EXERCISE PASSAGE:
Derbyshire County Council Leader Barry Lewis has stated it is ‘a worrying time for residents’ after the authority claims it is continuing to face external financial pressures beyond its control as it outlines another tough budget plan for the 2025-26 financial year.
The Conservative-controlled council’s Cabinet agreed at a meeting on January 30 the level and allocation of £18.6m of budget savings for the 2025-26 financial year and to raise council tax by 4.99per cent as part of its Revenue Budget Report for 2025-26 with further savings expected during future years.
This follows a council announcement that it is on track to achieve £31.3m of savings by the end of the current 2024-25 financial year on March 31, 2025, with a number of unpopular savings and cutbacks to manage a previously forecast budget deficit of over £39m for the 2024-25 financial year.

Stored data
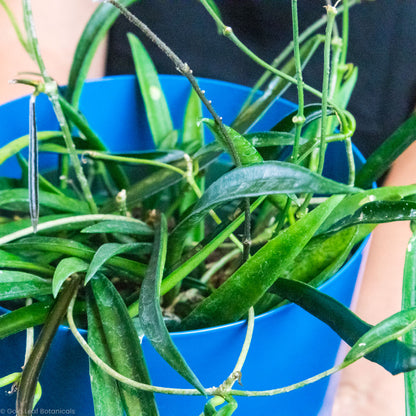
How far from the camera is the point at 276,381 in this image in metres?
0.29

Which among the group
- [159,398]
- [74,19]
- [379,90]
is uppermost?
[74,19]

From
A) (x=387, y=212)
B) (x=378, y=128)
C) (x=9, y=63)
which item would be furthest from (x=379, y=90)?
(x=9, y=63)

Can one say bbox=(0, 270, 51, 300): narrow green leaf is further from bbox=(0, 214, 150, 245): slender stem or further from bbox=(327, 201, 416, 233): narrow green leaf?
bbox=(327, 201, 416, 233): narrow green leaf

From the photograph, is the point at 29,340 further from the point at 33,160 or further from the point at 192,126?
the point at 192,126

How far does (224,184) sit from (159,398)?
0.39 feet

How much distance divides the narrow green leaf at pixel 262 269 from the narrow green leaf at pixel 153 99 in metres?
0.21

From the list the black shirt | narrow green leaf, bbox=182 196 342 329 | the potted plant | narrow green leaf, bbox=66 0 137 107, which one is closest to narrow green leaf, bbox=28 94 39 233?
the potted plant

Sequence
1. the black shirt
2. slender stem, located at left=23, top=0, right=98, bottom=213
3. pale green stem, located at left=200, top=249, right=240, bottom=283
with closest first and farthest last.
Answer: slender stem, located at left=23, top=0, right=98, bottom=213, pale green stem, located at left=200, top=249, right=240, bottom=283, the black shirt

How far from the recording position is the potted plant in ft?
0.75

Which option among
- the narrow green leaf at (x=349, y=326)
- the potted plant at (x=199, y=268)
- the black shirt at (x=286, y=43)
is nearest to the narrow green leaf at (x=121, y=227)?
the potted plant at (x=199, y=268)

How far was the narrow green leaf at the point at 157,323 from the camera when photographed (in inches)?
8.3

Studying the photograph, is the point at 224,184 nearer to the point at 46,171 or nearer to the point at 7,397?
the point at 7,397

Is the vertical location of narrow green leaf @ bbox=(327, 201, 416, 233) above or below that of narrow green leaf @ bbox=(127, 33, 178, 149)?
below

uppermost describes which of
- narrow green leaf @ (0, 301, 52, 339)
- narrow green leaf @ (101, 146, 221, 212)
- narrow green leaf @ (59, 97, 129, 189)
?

---

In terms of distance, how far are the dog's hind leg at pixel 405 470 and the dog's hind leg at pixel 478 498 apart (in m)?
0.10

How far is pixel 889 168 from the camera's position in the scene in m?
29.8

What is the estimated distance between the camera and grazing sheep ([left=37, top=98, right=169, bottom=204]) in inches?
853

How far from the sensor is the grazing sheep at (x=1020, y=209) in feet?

--

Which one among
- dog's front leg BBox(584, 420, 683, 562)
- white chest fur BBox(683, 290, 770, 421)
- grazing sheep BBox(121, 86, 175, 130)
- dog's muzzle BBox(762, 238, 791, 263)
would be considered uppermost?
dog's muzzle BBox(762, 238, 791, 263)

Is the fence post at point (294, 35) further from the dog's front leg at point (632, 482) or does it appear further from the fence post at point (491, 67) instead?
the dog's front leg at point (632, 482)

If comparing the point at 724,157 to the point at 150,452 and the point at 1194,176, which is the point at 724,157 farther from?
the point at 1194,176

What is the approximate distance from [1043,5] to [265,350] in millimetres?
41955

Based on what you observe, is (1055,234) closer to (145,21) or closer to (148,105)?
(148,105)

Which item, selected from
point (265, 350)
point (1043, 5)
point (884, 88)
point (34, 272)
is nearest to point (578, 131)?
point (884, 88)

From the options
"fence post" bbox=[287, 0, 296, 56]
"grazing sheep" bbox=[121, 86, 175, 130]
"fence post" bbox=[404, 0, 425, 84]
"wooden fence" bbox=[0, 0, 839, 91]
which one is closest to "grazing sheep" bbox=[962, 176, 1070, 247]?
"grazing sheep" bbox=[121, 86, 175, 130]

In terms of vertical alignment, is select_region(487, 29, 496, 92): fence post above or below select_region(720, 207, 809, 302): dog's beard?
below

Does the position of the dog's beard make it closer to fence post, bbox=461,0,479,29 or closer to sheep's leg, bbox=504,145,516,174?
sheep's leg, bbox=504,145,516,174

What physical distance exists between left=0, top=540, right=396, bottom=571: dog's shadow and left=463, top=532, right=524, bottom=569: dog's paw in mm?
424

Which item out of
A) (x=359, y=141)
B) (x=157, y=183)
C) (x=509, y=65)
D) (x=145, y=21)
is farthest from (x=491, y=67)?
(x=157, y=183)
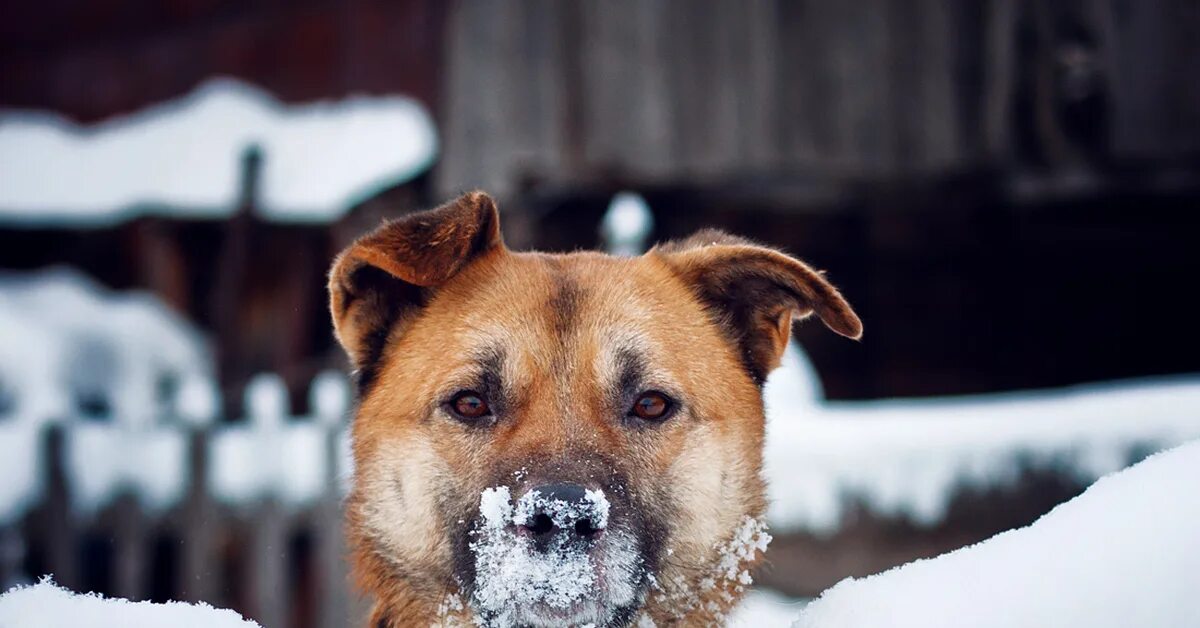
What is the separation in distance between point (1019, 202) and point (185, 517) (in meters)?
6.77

WORK INSTRUCTIONS:
Using the council budget passage above, decide whether each statement agrees with it. Answer yes or no for each, and quote the words from the passage that settle it.
1. The Cabinet agreed £18.6m of budget savings for the 2025-26 financial year.
2. The council is on track to achieve £39m of savings by the end of the 2024-25 financial year.
3. The council is controlled by the Labour Party.

EXERCISE ANSWER:
1. Yes: "agreed at a meeting on January 30 the level and allocation of £18.6m of budget savings for the 2025-26 financial year"
2. No: "on track to achieve £31.3m of savings by the end of the current 2024-25 financial year"
3. No: "The Conservative-controlled council’s Cabinet"